┌──
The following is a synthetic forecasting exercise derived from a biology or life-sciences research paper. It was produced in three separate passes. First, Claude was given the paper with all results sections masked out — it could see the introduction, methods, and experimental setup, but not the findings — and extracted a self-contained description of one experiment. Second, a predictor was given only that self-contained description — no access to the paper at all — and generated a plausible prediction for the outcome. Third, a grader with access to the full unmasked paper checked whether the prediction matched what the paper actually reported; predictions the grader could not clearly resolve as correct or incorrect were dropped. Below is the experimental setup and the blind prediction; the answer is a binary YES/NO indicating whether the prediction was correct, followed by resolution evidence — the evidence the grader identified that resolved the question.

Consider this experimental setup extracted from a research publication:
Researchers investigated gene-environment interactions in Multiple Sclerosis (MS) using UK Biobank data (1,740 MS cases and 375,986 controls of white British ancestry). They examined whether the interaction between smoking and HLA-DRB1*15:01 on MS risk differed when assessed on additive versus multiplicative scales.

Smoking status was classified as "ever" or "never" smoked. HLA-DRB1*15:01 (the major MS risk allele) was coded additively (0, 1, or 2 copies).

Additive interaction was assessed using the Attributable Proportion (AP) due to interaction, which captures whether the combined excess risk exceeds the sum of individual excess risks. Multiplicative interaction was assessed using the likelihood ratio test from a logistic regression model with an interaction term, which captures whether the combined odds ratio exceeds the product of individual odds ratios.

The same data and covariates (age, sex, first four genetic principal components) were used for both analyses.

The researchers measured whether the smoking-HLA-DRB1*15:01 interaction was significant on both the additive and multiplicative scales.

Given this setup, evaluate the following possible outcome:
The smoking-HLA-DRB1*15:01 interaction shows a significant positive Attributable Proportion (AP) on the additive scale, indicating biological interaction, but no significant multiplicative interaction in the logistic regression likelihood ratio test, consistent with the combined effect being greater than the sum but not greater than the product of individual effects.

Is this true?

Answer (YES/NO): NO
└──
▸ **Work instructions**: Repeat only what runs from the line holding "The researchers measured" to the end of the data, keeping every line exactly as written, first and last included.

▸ **Answer for this exercise**:
The researchers measured whether the smoking-HLA-DRB1*15:01 interaction was significant on both the additive and multiplicative scales.

Given this setup, evaluate the following possible outcome:
The smoking-HLA-DRB1*15:01 interaction shows a significant positive Attributable Proportion (AP) on the additive scale, indicating biological interaction, but no significant multiplicative interaction in the logistic regression likelihood ratio test, consistent with the combined effect being greater than the sum but not greater than the product of individual effects.

Is this true?

Answer (YES/NO): NO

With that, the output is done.